Luke 11:1-4
Once Jesus was in a certain place praying. As he
finished, one of his disciples came to him and said, “Lord, teach us to pray,
just as John taught his disciples.” 2 Jesus said, “This is how you should pray:
“Father, may your name be kept holy. May your Kingdom come soon. 3 Give us each
day the food we need, 4 and forgive us our sins, as we forgive those who sin
against us. And don’t let us yield to temptation.”
Food for thought!
This is Luke's version of the Lord's Prayer. It is
shorter than Matthew's, but it will teach us all we need to know about how to
pray and what to pray for. First, how to pray:
(i) It begins by calling God Father. The very first
word tells us that in prayer we are not coming to someone out of whom gifts
have to be unwillingly extracted, but to a Father who delights to supply his
children's needs. Psalm 9:10 says, "Those who know thy name put their
trust in thee." That means that those who really know God as Father, and
treat Him as such, will gladly put their trust in him, when they pray.
(ii) We must note particularly the order of the
Lord's Prayer. Before anything is asked for ourselves, Father and his glory,
and the reverence due to him, come first. Only when we give God his place will
other things take their proper place. It means that we first think of Him
before we think of ourselves; first the Father, then we.

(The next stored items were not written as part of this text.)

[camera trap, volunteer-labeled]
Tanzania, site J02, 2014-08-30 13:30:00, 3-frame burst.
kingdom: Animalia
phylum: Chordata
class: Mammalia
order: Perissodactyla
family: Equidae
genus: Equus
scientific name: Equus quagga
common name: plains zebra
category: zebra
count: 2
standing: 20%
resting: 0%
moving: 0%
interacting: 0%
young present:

Secondly, what to pray for. We pray for all of life
and all in life. Prayer covers all life.
(a) It covers present need. When we pray, Give us
our daily bread! we pray for our daily bread; but it is bread for the day for
which we pray. We are not to worry about the unknown future, but to live a day
at a time. We focus on today first.
(b) It covers past. When we pray, Forgive us our
sins! we remember our past deeds and ask the Father to correct them; we pray
for forgiveness, for the best of us is a sinful man or woman coming before the
Holy Father.
(c) It covers future trials. When we pray, Lead us
not into temptation! We mean any testing situation. It includes far more than
the mere seduction to sin; it covers every situation which is a challenge to
and a test of a person's wo/manhood and integrity and fidelity. We cannot
escape it, but we can meet it with God. We tell the Father to help us not to
yield to the temptations.
As you can see, in prayer we bring before our
Father our present, past and future concerns. There's nothing we live out in
prayer. In other words, there's a lot we can pray for.
Someone has said that the Lord's Prayer has two
great uses in our private prayers. If we use it at the beginning of our
devotions and activities, it awakens all kinds of holy desires which lead us on
into the right pathways of prayer. If we use it at the end of our devotions and
activities, it sums up all we ought to pray for in the presence of God.